The freeze will have a significant impact on the oil supply. The energy consultancy Wood Mackenzie estimates that 80,000 barrels of oil per day will be deferred in 2011 and that further ahead, a tightening in permits could reduce production by 350,000 barrels per day in 2015 and 2016. Shares in oil services companies including Halliburton, Diamond Offshore, Baker Hughes and Schlumberger have slumped.

Although drilling in shallow water will still be allowed, these figures will be sufficient to reduce any growth in supply from the gulf, which accounts for a quarter of US oil production. That will hinder the Obama administration's stated goal of weaning the US off its reliance on foreign oil, much of which comes from politically unstable parts of the world.
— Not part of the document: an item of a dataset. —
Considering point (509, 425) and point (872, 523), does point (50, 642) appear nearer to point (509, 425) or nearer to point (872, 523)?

Lee Hunt, president of the International Association of Drilling Contractors, maintained that the moratorium was unreasonable: "This is like seeing a 100-car wreck on an interstate highway and then shutting down Detroit from producing cars because of a car accident."

He said it would have "devastating economic consequences" for the industry and suggested it would mean that oil companies drilled elsewhere in the world: "Oil companies look at the political risk factors when they decide whether to invest in particular projects. Right now, the political risk of investing in a deepwater project in the US is roughly equal to Angola."

The Republican governor of Louisiana, Bobby Jindal, has chimed in with a letter to Obama urging a rethink. Jindal said his state had already suffered "severe negative economic and ecological impacts" from the Deepwater Horizon disaster, with the local seafood industry in jeopardy and wetlands clogged by tar. He wrote: "The last thing we need is to enact public policies that will certainly destroy thousands of existing jobs while preventing the creation of thousands more."

On Tuesday oil firm Anadarko Petroleum announced it was moving three rigs away from the gulf in response to the moratorium, putting them elsewhere to meet production goals. The New Orleans Times-Picayune reported fears from shipbuilders and vessel operators that the freeze could effectively shut down work for two years, with rumours of 3,500 imminent job cuts at one local port operator."

Angola ... nice, huh?

Now I'm not claiming to have read the executive order line by line, but this clearly portrays a federal net cast intent on capturing more then yet to be made ready rigs of mere exploration. This smacks of "not letting an emergency go to waste", if you value my humble opinion (especially when considering the manipulation of that report). But as I said, read the 3 articles I linked to, pursue your own as well, and let us get to the bottom of this.